To do: What you produce should be every line from the data that includes "California".
# # # # # # #
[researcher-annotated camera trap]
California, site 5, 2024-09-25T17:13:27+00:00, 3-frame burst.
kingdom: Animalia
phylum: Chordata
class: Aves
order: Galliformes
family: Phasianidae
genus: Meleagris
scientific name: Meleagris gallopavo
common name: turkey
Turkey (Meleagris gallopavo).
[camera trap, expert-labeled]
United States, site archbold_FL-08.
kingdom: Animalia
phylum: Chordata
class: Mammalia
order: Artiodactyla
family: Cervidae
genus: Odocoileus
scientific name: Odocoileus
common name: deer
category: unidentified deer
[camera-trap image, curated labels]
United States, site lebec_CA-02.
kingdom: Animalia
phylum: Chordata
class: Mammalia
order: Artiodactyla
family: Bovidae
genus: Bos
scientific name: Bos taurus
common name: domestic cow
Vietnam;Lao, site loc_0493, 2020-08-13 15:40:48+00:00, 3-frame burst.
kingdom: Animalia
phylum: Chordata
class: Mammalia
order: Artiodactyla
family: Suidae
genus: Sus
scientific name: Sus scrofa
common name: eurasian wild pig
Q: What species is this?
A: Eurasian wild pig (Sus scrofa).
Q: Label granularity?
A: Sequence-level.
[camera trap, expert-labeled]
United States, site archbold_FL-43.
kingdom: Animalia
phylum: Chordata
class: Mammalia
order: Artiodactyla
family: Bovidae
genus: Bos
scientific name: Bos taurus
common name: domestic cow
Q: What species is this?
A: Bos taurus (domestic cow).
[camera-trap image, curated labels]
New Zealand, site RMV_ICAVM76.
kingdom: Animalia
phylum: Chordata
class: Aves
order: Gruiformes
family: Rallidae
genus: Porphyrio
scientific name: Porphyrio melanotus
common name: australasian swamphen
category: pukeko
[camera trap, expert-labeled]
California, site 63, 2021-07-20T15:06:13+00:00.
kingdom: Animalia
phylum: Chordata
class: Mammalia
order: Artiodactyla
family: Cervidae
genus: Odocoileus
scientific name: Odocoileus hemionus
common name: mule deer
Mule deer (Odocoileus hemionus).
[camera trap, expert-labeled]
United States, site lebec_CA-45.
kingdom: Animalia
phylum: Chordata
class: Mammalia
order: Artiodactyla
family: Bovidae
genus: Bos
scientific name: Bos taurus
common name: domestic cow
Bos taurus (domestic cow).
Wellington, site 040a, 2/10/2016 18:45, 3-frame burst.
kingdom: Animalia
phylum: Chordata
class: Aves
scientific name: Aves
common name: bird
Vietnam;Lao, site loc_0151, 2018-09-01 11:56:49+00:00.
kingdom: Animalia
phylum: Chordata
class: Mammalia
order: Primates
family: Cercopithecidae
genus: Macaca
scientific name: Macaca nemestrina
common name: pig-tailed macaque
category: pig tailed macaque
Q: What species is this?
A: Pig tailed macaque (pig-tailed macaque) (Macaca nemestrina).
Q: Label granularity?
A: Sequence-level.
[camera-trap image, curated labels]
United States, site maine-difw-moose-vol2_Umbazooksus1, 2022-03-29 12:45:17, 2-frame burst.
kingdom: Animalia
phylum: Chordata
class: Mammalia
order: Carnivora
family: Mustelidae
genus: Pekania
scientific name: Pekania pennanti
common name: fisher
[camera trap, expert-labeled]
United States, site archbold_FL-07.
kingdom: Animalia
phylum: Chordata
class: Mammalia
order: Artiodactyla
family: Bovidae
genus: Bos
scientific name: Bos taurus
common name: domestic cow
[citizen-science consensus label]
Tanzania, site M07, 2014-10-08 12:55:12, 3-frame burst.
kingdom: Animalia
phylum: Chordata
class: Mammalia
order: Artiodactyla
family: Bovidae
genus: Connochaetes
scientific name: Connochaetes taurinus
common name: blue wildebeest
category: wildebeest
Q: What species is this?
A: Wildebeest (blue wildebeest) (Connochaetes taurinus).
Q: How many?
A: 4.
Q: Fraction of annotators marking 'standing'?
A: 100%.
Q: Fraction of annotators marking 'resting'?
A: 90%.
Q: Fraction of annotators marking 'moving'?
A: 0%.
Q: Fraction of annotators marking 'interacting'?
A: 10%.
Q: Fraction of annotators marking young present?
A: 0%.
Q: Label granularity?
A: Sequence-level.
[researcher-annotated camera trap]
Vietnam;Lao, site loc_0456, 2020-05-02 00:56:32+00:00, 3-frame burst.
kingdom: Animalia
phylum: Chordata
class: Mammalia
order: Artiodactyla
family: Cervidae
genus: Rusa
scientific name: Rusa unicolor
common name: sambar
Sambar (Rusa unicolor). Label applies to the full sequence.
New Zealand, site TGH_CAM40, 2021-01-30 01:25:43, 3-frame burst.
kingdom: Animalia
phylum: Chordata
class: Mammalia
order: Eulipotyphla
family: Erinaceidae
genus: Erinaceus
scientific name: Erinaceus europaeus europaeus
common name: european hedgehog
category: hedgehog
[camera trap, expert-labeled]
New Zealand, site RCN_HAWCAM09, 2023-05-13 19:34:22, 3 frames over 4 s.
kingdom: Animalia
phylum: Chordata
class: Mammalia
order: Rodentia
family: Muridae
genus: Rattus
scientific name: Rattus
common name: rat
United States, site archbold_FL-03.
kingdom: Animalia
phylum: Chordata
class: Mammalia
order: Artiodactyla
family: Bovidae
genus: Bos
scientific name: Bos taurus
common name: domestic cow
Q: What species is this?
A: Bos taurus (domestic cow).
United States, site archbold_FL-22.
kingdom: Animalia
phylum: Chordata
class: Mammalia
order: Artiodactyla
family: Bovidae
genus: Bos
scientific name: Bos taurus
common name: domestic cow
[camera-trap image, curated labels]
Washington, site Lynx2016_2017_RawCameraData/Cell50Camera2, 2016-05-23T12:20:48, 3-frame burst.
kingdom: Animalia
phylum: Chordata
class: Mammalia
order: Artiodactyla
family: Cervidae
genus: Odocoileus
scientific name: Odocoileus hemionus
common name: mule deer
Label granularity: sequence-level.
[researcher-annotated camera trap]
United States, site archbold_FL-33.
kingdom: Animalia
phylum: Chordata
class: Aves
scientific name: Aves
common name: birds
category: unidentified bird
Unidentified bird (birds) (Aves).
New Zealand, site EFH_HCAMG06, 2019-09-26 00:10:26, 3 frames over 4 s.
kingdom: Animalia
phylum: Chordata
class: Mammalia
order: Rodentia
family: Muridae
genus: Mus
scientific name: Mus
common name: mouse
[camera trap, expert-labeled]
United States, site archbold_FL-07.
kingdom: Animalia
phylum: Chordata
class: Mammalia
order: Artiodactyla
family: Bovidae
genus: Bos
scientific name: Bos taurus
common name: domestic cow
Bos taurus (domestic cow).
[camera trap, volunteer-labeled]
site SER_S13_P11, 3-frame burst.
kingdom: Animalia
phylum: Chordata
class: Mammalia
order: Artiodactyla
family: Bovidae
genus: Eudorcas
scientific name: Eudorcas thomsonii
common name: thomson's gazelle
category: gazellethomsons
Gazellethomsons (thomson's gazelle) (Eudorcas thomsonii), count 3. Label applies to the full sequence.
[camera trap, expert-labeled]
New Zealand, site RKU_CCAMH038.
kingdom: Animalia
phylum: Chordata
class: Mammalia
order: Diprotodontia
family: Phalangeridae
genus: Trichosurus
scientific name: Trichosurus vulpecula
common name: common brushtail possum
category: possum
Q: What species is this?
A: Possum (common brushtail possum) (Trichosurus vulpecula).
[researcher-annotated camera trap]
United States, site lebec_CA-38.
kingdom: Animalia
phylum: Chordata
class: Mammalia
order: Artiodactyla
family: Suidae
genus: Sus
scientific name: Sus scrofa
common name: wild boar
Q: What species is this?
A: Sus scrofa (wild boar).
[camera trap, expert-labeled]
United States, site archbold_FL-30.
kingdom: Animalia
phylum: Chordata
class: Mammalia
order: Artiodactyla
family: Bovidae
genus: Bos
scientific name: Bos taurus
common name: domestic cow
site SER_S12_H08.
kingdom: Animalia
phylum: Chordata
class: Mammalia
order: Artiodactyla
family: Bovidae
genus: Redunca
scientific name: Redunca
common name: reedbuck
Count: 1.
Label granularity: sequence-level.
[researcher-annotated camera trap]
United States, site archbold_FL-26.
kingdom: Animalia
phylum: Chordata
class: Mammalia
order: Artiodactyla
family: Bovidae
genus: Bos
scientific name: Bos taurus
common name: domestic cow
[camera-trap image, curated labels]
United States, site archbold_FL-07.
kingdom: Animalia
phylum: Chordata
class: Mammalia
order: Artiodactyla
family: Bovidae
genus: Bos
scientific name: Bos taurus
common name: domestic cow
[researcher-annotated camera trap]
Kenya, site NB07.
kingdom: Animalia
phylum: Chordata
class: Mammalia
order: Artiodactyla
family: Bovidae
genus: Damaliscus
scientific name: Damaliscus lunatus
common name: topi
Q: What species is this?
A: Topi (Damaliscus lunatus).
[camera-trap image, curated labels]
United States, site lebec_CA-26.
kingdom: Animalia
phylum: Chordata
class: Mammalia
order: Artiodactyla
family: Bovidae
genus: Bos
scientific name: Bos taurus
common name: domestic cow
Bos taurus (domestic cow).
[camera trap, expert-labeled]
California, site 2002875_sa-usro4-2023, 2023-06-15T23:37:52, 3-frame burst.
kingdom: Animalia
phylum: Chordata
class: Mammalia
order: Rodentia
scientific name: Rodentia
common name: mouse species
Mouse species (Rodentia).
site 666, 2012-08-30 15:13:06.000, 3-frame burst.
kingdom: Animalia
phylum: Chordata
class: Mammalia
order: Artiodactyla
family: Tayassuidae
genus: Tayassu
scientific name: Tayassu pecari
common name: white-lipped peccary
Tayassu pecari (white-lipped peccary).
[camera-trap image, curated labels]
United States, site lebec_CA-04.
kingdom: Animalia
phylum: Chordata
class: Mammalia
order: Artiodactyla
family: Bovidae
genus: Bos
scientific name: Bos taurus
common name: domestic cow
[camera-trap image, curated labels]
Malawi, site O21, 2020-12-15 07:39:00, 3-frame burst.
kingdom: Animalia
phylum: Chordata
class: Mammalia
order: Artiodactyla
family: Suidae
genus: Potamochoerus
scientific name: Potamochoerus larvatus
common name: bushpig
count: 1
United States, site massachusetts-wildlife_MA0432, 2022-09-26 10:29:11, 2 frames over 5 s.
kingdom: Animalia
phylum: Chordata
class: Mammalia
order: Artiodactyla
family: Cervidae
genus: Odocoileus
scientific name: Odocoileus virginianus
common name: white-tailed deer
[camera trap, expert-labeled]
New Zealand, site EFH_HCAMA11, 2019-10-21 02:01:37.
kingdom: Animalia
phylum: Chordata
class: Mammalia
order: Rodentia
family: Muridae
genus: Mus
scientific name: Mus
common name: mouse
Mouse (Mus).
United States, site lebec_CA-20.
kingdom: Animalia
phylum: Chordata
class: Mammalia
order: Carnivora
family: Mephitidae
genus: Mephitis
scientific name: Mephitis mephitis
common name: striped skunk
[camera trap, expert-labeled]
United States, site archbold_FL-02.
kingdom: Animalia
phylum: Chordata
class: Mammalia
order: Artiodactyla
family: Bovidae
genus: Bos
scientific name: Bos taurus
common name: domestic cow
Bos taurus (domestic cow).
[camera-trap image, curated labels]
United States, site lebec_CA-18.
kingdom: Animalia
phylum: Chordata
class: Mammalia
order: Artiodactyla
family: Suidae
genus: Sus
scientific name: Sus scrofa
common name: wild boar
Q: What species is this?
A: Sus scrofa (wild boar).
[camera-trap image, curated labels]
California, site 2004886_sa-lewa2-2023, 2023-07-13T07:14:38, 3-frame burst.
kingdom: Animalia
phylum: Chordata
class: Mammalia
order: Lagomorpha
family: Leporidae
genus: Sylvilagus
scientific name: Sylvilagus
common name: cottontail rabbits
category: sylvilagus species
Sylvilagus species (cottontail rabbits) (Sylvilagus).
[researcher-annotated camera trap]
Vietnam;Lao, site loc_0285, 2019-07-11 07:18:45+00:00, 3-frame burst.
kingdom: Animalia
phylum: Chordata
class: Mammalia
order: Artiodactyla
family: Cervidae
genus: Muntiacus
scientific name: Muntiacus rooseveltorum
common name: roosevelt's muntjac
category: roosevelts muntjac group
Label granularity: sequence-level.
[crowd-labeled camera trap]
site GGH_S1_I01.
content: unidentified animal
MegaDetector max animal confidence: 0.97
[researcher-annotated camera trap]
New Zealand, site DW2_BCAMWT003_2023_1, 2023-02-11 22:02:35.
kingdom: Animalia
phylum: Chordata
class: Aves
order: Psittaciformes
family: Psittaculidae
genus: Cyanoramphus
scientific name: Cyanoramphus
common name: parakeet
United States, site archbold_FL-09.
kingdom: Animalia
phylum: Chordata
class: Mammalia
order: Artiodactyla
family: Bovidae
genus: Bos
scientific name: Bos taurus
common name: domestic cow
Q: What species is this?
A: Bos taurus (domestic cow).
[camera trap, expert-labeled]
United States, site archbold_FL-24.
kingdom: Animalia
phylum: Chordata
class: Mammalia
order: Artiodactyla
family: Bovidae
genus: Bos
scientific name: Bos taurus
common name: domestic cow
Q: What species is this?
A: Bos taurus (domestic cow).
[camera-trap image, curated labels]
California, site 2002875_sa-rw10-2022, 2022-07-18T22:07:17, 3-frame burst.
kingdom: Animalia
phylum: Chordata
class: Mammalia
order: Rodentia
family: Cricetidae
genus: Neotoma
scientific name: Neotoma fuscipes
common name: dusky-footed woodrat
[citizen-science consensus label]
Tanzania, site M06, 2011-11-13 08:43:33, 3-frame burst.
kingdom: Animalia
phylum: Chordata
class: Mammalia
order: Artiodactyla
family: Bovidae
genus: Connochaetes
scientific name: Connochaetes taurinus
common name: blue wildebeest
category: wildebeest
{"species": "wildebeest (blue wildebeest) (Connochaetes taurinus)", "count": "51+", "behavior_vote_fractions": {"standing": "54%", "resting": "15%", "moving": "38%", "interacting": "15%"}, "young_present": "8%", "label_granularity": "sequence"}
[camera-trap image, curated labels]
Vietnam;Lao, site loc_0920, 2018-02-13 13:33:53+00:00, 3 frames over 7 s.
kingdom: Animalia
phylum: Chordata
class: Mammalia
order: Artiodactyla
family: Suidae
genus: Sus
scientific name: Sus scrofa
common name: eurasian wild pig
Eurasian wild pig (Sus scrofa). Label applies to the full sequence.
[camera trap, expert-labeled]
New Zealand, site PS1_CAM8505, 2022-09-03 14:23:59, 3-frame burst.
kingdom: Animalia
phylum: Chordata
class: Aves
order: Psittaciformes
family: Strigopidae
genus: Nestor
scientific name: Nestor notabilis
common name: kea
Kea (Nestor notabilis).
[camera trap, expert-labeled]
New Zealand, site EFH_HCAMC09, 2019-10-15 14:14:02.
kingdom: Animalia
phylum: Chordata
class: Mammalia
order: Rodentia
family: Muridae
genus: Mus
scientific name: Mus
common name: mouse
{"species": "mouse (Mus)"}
# # # # # # #
Answer:
California, site 5, 2024-09-25T17:13:27+00:00, 3-frame burst.
California, site 63, 2021-07-20T15:06:13+00:00.
California, site 2002875_sa-usro4-2023, 2023-06-15T23:37:52, 3-frame burst.
California, site 2004886_sa-lewa2-2023, 2023-07-13T07:14:38, 3-frame burst.
California, site 2002875_sa-rw10-2022, 2022-07-18T22:07:17, 3-frame burst.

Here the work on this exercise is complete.